(Records from a dataset)
┌──

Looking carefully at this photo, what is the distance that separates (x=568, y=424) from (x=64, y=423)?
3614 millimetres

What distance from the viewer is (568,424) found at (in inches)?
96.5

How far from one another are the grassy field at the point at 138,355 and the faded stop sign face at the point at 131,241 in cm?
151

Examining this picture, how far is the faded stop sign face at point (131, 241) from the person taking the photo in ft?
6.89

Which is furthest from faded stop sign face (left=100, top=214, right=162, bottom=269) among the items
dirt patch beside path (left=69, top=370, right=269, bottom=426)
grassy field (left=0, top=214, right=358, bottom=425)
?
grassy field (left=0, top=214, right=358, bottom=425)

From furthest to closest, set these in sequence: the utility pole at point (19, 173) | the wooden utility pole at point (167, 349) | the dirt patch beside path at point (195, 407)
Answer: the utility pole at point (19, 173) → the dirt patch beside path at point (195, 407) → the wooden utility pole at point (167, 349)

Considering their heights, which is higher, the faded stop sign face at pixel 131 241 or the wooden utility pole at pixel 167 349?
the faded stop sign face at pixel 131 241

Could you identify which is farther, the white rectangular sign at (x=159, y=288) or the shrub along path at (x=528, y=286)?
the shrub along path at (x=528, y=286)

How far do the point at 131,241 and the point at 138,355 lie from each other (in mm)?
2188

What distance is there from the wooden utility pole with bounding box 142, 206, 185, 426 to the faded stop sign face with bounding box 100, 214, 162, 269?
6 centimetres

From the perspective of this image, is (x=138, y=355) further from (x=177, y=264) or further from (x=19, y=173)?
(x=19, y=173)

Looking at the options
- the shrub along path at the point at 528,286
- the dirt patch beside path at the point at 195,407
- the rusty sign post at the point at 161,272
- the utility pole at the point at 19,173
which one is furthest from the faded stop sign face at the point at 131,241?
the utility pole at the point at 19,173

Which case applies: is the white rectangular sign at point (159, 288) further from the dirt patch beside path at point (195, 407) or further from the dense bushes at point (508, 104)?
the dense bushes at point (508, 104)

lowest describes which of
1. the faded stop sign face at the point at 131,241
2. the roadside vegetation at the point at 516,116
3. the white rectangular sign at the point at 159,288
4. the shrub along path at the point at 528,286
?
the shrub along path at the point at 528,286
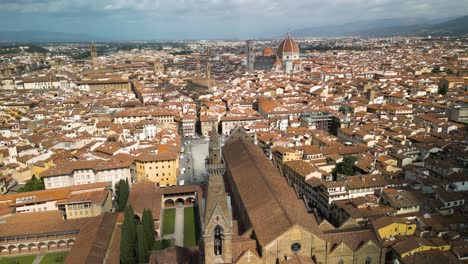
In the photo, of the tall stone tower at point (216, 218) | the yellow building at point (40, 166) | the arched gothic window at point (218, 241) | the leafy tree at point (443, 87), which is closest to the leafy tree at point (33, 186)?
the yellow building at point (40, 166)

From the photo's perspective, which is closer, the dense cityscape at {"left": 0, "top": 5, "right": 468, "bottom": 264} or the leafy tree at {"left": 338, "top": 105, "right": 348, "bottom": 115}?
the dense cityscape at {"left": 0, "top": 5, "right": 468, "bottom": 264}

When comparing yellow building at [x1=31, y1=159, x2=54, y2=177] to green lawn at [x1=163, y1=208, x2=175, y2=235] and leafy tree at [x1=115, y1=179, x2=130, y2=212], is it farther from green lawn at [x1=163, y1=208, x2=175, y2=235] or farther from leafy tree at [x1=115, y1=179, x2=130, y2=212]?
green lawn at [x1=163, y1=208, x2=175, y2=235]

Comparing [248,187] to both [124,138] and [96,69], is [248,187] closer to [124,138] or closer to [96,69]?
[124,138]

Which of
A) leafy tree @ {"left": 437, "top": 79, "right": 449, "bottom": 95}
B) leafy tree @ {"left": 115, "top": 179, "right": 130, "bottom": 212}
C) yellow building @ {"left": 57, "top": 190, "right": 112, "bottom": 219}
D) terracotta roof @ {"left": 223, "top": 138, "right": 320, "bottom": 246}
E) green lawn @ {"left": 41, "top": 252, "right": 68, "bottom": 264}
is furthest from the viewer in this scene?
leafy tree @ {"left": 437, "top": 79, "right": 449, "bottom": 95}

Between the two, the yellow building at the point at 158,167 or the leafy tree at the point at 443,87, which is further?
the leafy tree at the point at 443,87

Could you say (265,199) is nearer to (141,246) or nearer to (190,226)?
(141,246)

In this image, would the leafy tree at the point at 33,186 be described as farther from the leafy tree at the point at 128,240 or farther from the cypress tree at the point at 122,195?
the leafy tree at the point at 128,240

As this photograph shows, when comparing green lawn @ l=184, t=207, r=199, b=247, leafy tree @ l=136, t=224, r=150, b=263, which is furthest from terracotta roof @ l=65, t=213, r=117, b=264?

└──

Prompt: How many lines of the records above contain the string "furthest"? Give only the number.

Written solution: 5